JPMorgan lifts Lumentum on AI data-center demand, targets $950
JPMorgan reiterated an overweight stance on Lumentum (LITE) and lifted its 12-month price target to $950 from $565. The upgrade signals growing conviction in Lumentum’s role in AI data-center networking as hyperscalers accelerate capex. The note highlights a path to multi-year revenue growth driven by OCS and related optical components.
Key Takeaways
- JPMorgan raises Lumentum’s 12‑month target to $950 from $565, implying about 6% upside to the prior close.
- OCS sales are forecast to reach about $400 million in H2 2026, with acceleration into 2027.
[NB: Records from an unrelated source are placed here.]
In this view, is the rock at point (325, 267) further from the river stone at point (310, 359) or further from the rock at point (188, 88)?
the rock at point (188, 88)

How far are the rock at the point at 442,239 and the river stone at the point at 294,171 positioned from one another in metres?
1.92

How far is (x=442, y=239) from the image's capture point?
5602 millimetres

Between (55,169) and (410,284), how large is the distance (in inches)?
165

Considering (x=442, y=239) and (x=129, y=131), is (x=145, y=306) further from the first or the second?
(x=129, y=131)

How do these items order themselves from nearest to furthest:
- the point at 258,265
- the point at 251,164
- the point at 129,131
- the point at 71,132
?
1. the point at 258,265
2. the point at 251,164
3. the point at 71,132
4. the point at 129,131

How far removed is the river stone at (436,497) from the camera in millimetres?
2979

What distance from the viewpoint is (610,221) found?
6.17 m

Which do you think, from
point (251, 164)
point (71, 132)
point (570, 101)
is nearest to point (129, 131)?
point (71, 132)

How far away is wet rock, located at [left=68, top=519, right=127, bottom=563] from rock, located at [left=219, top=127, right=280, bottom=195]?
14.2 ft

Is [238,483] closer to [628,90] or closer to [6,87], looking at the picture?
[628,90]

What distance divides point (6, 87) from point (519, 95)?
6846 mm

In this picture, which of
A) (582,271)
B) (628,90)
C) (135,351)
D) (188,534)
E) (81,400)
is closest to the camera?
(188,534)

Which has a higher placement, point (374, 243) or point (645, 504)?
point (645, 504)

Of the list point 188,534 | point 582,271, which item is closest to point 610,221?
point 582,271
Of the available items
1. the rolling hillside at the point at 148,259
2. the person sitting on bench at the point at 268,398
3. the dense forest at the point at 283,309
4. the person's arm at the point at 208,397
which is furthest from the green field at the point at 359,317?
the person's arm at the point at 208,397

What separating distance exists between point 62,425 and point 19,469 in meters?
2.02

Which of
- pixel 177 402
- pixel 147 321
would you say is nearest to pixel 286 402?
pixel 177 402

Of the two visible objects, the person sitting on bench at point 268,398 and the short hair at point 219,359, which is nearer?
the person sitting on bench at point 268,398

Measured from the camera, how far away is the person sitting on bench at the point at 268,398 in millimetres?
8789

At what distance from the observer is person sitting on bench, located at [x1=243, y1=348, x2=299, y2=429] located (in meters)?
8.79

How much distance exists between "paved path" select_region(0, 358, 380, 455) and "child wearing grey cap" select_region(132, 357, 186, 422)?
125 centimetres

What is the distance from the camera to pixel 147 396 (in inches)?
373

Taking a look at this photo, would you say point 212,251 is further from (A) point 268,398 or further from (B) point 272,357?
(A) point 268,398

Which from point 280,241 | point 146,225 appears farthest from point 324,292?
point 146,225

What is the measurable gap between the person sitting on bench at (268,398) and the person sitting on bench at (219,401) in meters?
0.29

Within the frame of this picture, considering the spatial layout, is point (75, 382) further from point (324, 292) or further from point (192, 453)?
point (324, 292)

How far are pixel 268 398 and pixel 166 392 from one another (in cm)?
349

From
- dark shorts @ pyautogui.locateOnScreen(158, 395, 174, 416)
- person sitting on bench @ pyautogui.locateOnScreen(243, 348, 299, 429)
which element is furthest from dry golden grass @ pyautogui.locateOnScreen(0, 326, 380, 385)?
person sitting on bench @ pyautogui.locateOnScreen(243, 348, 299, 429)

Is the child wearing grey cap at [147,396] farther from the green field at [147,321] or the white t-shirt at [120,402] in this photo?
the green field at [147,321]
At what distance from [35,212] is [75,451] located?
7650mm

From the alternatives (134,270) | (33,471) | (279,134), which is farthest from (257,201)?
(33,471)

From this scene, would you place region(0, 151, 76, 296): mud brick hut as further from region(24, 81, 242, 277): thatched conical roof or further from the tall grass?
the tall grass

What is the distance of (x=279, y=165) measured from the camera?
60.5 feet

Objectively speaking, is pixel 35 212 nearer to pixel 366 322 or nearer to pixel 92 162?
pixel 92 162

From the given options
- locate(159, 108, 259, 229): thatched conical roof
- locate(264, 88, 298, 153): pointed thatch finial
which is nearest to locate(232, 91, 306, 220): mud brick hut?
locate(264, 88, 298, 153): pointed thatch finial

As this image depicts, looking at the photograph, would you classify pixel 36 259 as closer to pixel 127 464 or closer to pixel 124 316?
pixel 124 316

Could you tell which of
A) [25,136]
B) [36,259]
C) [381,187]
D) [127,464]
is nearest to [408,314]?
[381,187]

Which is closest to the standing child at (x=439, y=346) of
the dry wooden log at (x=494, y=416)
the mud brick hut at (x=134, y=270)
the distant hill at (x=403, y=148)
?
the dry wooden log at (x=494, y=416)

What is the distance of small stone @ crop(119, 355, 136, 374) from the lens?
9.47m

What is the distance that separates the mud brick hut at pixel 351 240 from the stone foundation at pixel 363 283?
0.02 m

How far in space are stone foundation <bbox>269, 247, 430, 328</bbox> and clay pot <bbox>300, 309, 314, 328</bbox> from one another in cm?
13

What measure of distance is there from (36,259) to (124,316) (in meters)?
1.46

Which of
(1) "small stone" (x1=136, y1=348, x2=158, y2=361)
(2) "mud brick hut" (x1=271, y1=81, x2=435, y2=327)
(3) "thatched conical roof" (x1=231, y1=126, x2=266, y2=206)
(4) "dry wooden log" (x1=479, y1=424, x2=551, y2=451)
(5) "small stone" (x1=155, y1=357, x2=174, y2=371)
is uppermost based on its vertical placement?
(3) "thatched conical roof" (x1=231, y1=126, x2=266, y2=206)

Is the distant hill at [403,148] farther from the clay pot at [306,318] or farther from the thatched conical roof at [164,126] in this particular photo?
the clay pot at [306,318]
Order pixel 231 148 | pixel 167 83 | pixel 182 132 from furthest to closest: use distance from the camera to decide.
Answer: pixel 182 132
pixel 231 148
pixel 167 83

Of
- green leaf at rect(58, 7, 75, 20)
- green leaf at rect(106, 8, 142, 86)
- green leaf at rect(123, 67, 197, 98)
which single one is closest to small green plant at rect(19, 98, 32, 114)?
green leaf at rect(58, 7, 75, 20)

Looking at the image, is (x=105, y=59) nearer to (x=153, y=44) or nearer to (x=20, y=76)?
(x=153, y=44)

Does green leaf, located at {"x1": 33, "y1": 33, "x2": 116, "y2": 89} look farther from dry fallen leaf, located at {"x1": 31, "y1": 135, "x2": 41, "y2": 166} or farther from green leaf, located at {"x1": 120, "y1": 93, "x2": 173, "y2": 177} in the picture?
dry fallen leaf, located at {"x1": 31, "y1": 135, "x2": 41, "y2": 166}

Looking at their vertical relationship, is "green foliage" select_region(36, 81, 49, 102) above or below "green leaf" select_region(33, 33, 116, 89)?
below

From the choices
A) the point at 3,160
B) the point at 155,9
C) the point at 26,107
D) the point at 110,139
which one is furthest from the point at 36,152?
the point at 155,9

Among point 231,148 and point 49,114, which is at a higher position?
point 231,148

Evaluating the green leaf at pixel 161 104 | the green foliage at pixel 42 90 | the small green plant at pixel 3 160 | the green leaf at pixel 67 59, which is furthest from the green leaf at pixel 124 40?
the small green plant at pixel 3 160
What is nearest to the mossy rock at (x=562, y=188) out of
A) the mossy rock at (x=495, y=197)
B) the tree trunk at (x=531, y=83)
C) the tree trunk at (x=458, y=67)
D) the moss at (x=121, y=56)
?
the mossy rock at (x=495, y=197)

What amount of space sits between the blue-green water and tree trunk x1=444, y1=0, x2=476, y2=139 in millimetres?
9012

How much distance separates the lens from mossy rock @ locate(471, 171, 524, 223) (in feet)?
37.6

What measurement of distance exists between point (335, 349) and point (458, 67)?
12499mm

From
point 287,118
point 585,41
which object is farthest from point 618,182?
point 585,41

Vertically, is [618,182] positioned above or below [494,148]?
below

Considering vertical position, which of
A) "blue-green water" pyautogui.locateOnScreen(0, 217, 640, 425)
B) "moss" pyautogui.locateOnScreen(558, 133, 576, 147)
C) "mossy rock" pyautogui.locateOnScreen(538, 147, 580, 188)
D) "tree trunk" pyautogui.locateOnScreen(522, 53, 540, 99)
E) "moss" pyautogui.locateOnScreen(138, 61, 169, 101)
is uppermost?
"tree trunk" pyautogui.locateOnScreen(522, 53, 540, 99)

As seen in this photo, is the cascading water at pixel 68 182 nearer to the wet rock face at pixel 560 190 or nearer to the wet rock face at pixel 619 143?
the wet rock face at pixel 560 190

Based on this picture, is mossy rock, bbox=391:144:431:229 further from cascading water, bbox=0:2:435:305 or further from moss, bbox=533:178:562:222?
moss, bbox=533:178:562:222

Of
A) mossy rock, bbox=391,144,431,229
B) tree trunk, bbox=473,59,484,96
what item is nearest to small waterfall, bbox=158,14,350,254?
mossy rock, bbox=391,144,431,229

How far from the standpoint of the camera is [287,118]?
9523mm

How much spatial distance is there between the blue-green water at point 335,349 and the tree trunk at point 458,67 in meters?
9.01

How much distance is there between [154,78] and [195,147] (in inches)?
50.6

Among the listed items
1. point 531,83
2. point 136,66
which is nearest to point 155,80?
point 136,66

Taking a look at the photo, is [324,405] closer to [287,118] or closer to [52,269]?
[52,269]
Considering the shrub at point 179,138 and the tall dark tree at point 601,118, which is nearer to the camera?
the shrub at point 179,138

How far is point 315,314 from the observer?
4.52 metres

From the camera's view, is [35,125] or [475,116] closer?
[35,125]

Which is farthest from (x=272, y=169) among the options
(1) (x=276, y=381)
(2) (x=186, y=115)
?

- Lumentum’s annual run rate now exceeds $1 billion.
- A multi-year, multi-billion-dollar OCS agreement is expected to account for roughly half of H2 2026 revenue.
- Analyst consensus is Buy/Strong Buy with 19 of 24 ratings
People Involved
- Samik Chatterjee JPMorgan Analyst
Entities Involved
- Lumentum Holdings Inc. (LITE) Optical components supplier
- JPMorgan Chase & Co. Investment bank providing the note
MarketMoodz Analysis
The upgrade validates a constructive view on Lumentum as a core supplier to the AI data-center buildout. Optical circuit switches (OCS), electro-absorption modulated lasers (EML), and dense switching in data-center interconnects are positioned to capture a larger share of hyperscale capex as AI workloads proliferate, even as the market remains capital-intensive and cyclical.
Historically, the AI infra cycle has been volatile and capital-intensive, with demand tied to hyperscale executives’ investment timing. Lumentum has emphasized disciplined operating-expense growth to protect margins, and JPMorgan’s note suggests the company is gaining operating leverage as volumes accelerate. Watch for H2 2026 results for a clearer read on the OCS revenue mix, the status of the large multi-year agreement, and any new product forms (e.g., rack-unit miniaturization) that could extend the growth runway.
A closer look at the OFC (Optical Fiber Communication Conference) landscape will matter in coming weeks, as suppliers outline pipeline visibility and confirm customer wins. If the H2 2026 revenue contribution is closer to the note's forecast than consensus expectations, Lumentum could sustain multiple expansion given a >$1 billion run rate and a broad AI infra thesis. The key risk remains cyclicality in hyperscale spending, competition, supply-chain constraints, and higher rates that could dampen data-center capex.